Money left in a pension will stay invested

Any money left in a pension stays invested and has the potential to grow. This can mean that there’s more available when you choose to access it.

Do you need a regular income?

Depending on your other investments and assets, taking your pension as a lump sum may leave you with no regular income other than the State Pension.

Your money is subject to tax

You can take a 25% lump sum from your pension pot tax-free, the other 75% will be taxed as income. Taking all your money at once may mean you enter a higher rate tax bracket.

Carry on saving

Once you take your pension pot as cash or draw income from your flexi-access drawdown, you can still carry on funding pensions, but the maximum amount you can save each year will reduce to £10,000.

Those in capped drawdown on 5th April 2015 may continue in capped drawdown and benefit from the current £40,000 annual pension funding allowance.

The residual funds payable to your beneficiaries on death will also depend upon your retirement choices. We would strongly recommend that you seek advice from a suitably qualified financial planner before committing yourself.

What happens to your pension when you die?

The Government have announced changes to the way death benefits from pensions are taxed from April 2015:

  • If you die before age 75 – your pension can be paid to your beneficiaries tax-free, either as a lump sum or through a drawdown account.
  • If you die aged 75 or older – your pension can be paid as a lump sum. Your beneficiaries will only pay tax at their marginal rate of income tax.
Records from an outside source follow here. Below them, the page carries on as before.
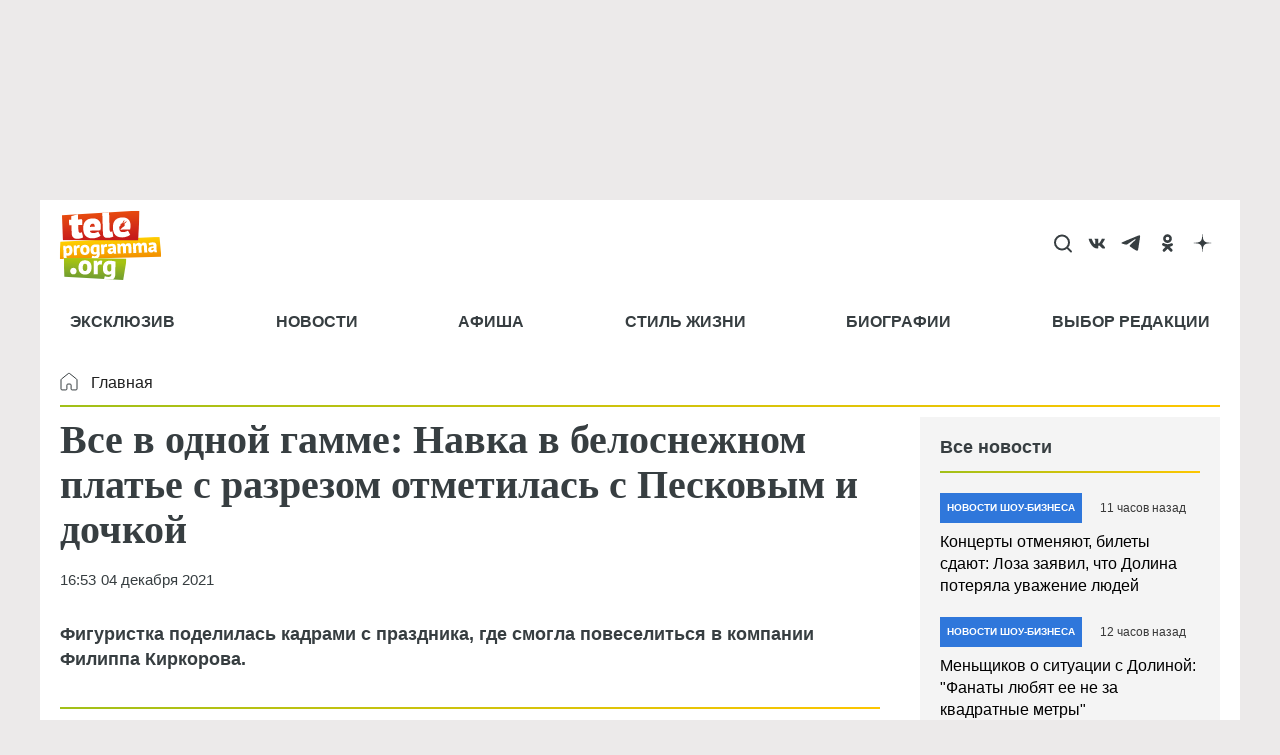

--- FILE ---
content_type: text/html; charset=utf-8
request_url: https://www.google.com/recaptcha/api2/aframe
body_size: 267
content:
<!DOCTYPE HTML><html><head><meta http-equiv="content-type" content="text/html; charset=UTF-8"></head><body><script nonce="_PxGen6aWpZrRGlZuqwCLA">/** Anti-fraud and anti-abuse applications only. See google.com/recaptcha */ try{var clients={'sodar':'https://pagead2.googlesyndication.com/pagead/sodar?'};window.addEventListener("message",function(a){try{if(a.source===window.parent){var b=JSON.parse(a.data);var c=clients[b['id']];if(c){var d=document.createElement('img');d.src=c+b['params']+'&rc='+(localStorage.getItem("rc::a")?sessionStorage.getItem("rc::b"):"");window.document.body.appendChild(d);sessionStorage.setItem("rc::e",parseInt(sessionStorage.getItem("rc::e")||0)+1);localStorage.setItem("rc::h",'1768874780605');}}}catch(b){}});window.parent.postMessage("_grecaptcha_ready", "*");}catch(b){}</script></body></html>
There will normally be no inheritance tax to pay.

If you have an annuity

If you chose a guaranteedperiod and die within this period then the annuity will continue to be paid until the end of the guaranteed period.

If you bought a joint life annuity the annuity payments will continue to be paid to the second person, at the level you chose, until they die. The annuity payments will be taxed as income at their marginal rate.

In all other cases your money dies with you so no further payments are made.

What happens to your State Pension?

Your basic State Pension is paid only to you and can’t be passed on to someone else when you die. If you have contributed towards an additional State Pension your spouse or civil partner may get some of this.
If your spouse or civil partner is over State Pension age when you die, they may be able to increase their basic State Pension by using your qualifying years entitlement. That is, as long as they don’t already get a full pension.
If your spouse or civil partner is under State Pension age when you die, any State Pension based on your qualifying years entitlement will be added to their State Pension when they claim it. For this to happen they can’t have remarried or formed a new civil partnership by the time they reach State Pension age.
If you’ve deferred your State Pension and you die, your spouse or civil partner may be able to claim an additional State Pension or a lump sum.

The need for advice

You will want to get the most from the new pension freedom, but at the same time you need to make sure you get through retirement comfortably without running out of money. You also need to think about the tax implications of your choices and you may not be able to change your mind.

Make sure you talk the options through with your financial advisor.